There are some, but they are misty and delusional in ways similar to
Proudhon's, but then I'm hopelessly under the spell of Marx's polemics
against Proudhonism and credit gratuit schemes. The problems are that 1)
you can't have local money and a planetary division of labor, but you
probably couldn't have, say, fiber optics without a planetary division of
labor, and 2) as Negri said, money has one face, that of the boss.

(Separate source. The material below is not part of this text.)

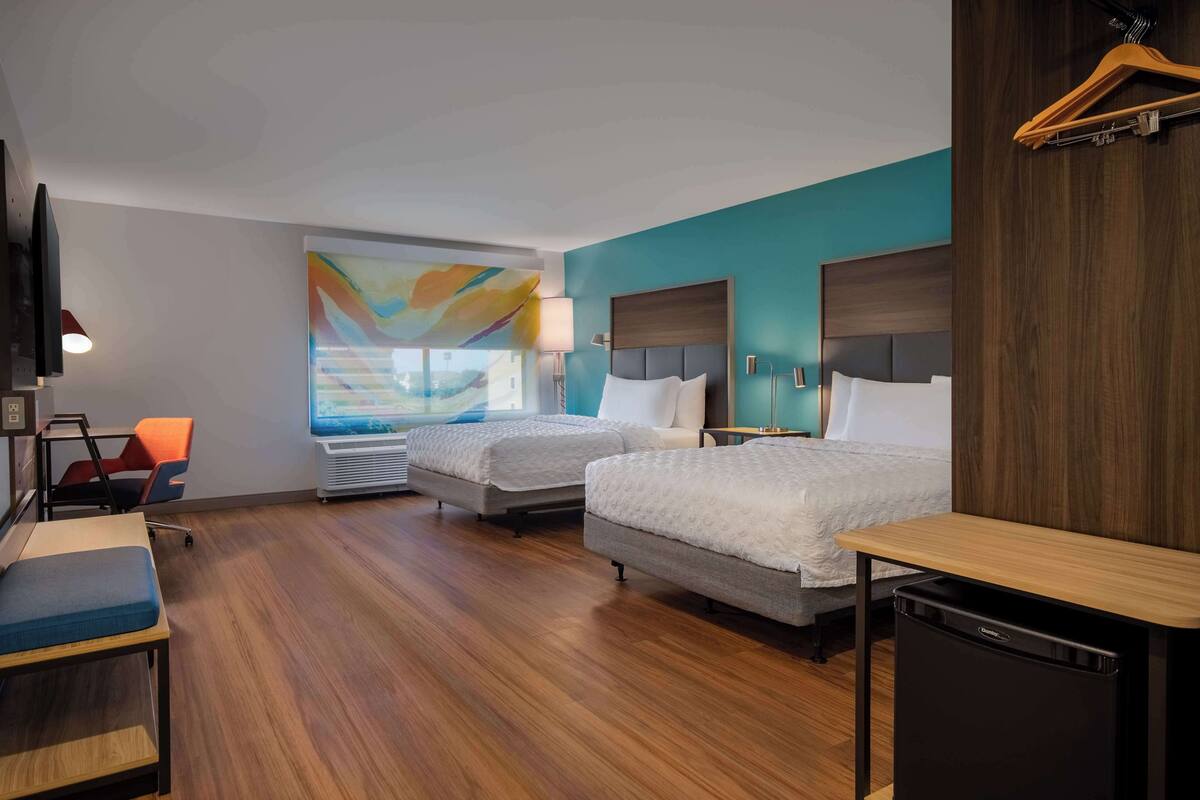 Une chambre d’hôtel avec deux lits, un bureau, une chaise, une télévision et une fenêtre donnant sur un paysage coloré.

>furthermore, they seem wedded or perfused with the quite old and dated
>concept that large numbers of workers are involved in production these
>days.  this is simply not true.

18 million in manufacturing in the U.S., which isn't insignificant, though
of course the share employed in the primary and secondary sectors are
smallish and declining in the First World. (Though something like half the
global pop is still rural, and heavily peasant.) But the processing,
distribution, and fetishization take people, lots of them.


>this fine word, "nonergodicity", finally gives a proper and respectable
>handle to hold onto the insight that economics is not a "science", no
>matter how dismal, but rather a religion or a meme---i.e., a thought
>construct or shared cultural agreement about how we are going to play this
>particular game, and what the rules shall be.

Donald Barthelme told the story of taking his IRS auditor to lunch. He told
her how the tax code, money even - these were all systems of discourse. And
she said, "Yes but my discourse has subpoena power."